Langdetect
haystack_integrations.components.classifiers.langdetect.document_language_classifier
DocumentLanguageClassifier
Classifies the language of each document and adds it to its metadata.
Provide a list of languages during initialization. If the document's text doesn't match any of the specified languages, the metadata value is set to "unmatched". To route documents based on their language, use the MetadataRouter component after DocumentLanguageClassifier. For routing plain text, use the TextLanguageRouter component instead.
Usage example
from haystack import Document, Pipeline
from haystack.document_stores.in_memory import InMemoryDocumentStore
from haystack_integrations.components.classifiers.langdetect import DocumentLanguageClassifier
from haystack.components.routers import MetadataRouter
from haystack.components.writers import DocumentWriter
docs = [Document(id="1", content="This is an English document"),
Document(id="2", content="Este es un documento en español")]
document_store = InMemoryDocumentStore()
p = Pipeline()
p.add_component(instance=DocumentLanguageClassifier(languages=["en"]), name="language_classifier")
p.add_component(
instance=MetadataRouter(rules={
"en": {
"field": "meta.language",
"operator": "==",
"value": "en"
}
}),
name="router")
p.add_component(instance=DocumentWriter(document_store=document_store), name="writer")
p.connect("language_classifier.documents", "router.documents")
p.connect("router.en", "writer.documents")
p.run({"language_classifier": {"documents": docs}})
written_docs = document_store.filter_documents()
assert len(written_docs) == 1
assert written_docs[0] == Document(id="1", content="This is an English document", meta={"language": "en"})
init
Initializes the DocumentLanguageClassifier component.
Parameters:
- languages (
list[str] | None) – A list of ISO language codes. See the supported languages inlangdetectdocumentation. If not specified, defaults to ["en"].
run
Classifies the language of each document and adds it to its metadata.
If the document's text doesn't match any of the languages specified at initialization, sets the metadata value to "unmatched".
Parameters:
- documents (
list[Document]) – A list of documents for language classification.
Returns:
dict[str, list[Document]]– A dictionary with the following key:documents: A list of documents with an addedlanguagemetadata field.
Raises:
TypeError– if the input is not a list of Documents.
haystack_integrations.components.routers.langdetect.text_language_router
TextLanguageRouter
Routes text strings to different output connections based on their language.
Provide a list of languages during initialization. If the document's text doesn't match any of the specified languages, the metadata value is set to "unmatched". For routing documents based on their language, use the DocumentLanguageClassifier component, followed by the MetaDataRouter.
Usage example
from haystack import Pipeline, Document
from haystack_integrations.components.routers.langdetect import TextLanguageRouter
from haystack.document_stores.in_memory import InMemoryDocumentStore
from haystack.components.retrievers.in_memory import InMemoryBM25Retriever
document_store = InMemoryDocumentStore()
document_store.write_documents([Document(content="Elvis Presley was an American singer and actor.")])
p = Pipeline()
p.add_component(instance=TextLanguageRouter(languages=["en"]), name="text_language_router")

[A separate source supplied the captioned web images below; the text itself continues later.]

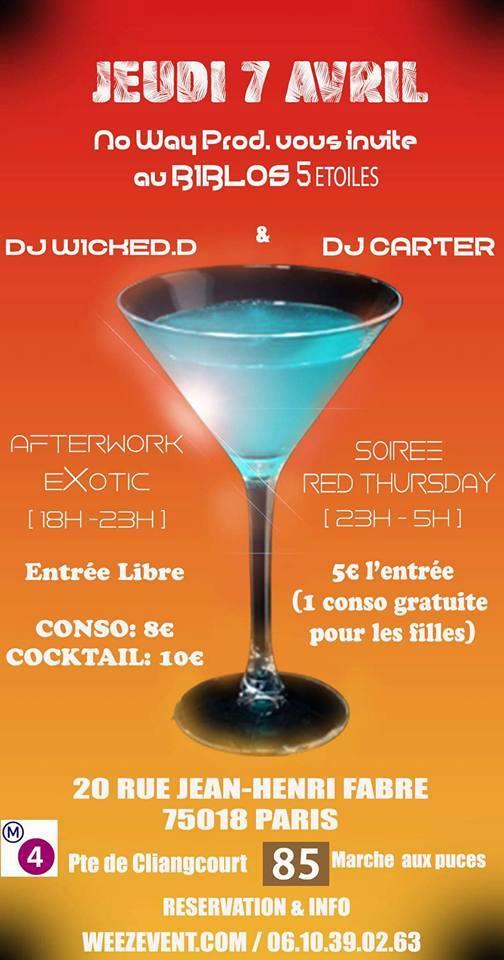 AfterWork Exotique + Soirée Red Thursday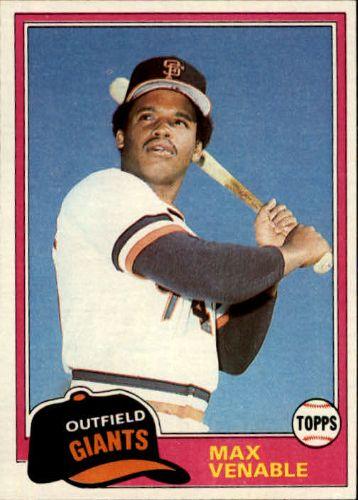 Max Venable baseball card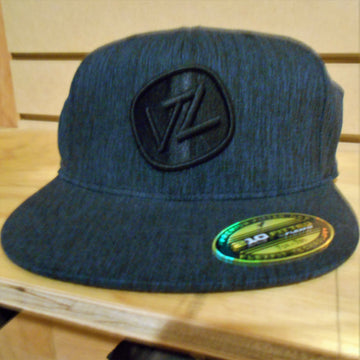 Von Zipper Premium 210 Fitted Ball Cap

p.add_component(instance=InMemoryBM25Retriever(document_store=document_store), name="retriever")
p.connect("text_language_router.en", "retriever.query")
result = p.run({"text_language_router": {"text": "Who was Elvis Presley?"}})

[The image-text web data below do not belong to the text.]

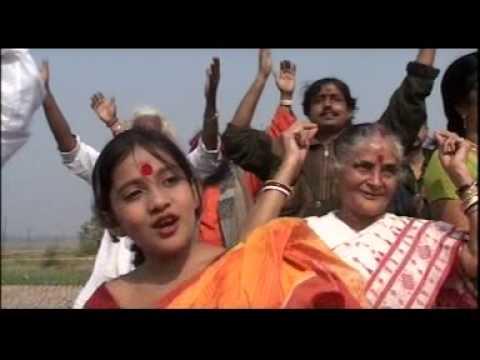 Tara Pithe Jabo Ami - Ananaya Bhattacharaya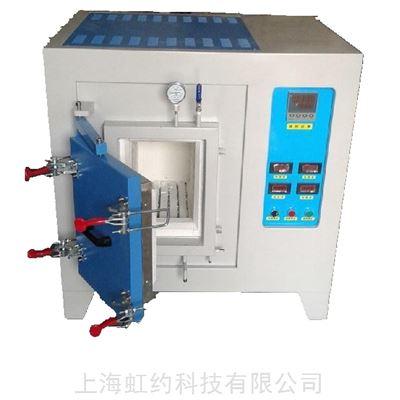 GLHY1700-60管式气氛炉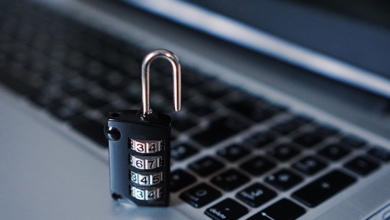 Photo of Telefonica punta sulla cybersecurity e acquisisce Govertis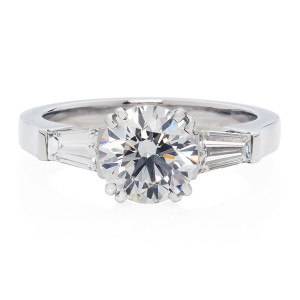 tapered_baguette_and_diamond_ring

assert result["retriever"]["documents"][0].content == "Elvis Presley was an American singer and actor."
result = p.run({"text_language_router": {"text": "ένα ελληνικό κείμενο"}})

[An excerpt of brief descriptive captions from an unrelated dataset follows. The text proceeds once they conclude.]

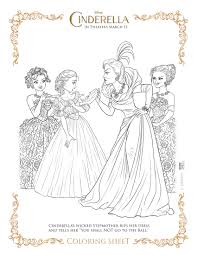 Fairy New Cinderella Coloring Page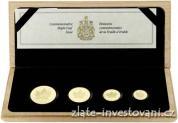 Investiční zlatý set Maple Leaf proof-4 mince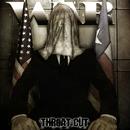 War Criminal/Throat-Cut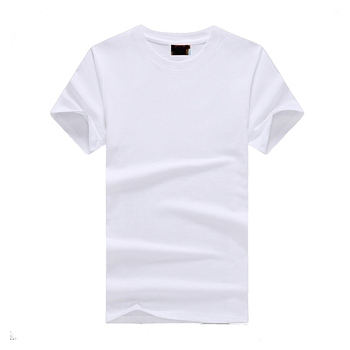 2019 men 100% cotton oem custom logo plain blank promotional election campaign t shirt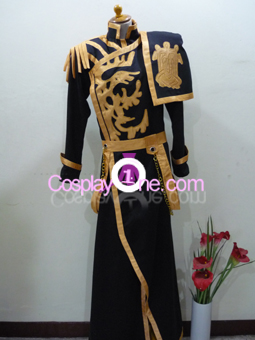Ayanami from 07-Ghost Cosplay Costume front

assert result["text_language_router"]["unmatched"] == "ένα ελληνικό κείμενο"
init
Initialize the TextLanguageRouter component.
Parameters:
- languages (
list[str] | None) – A list of ISO language codes. See the supported languages inlangdetectdocumentation. If not specified, defaults to ["en"].
run
Routes the text strings to different output connections based on their language.
If the document's text doesn't match any of the specified languages, the metadata value is set to "unmatched".
Parameters:
- text (
str) – A text string to route.
Returns:
dict[str, str]– A dictionary in which the key is the language (or"unmatched"), and the value is the text.
Raises:
TypeError– If the input is not a string.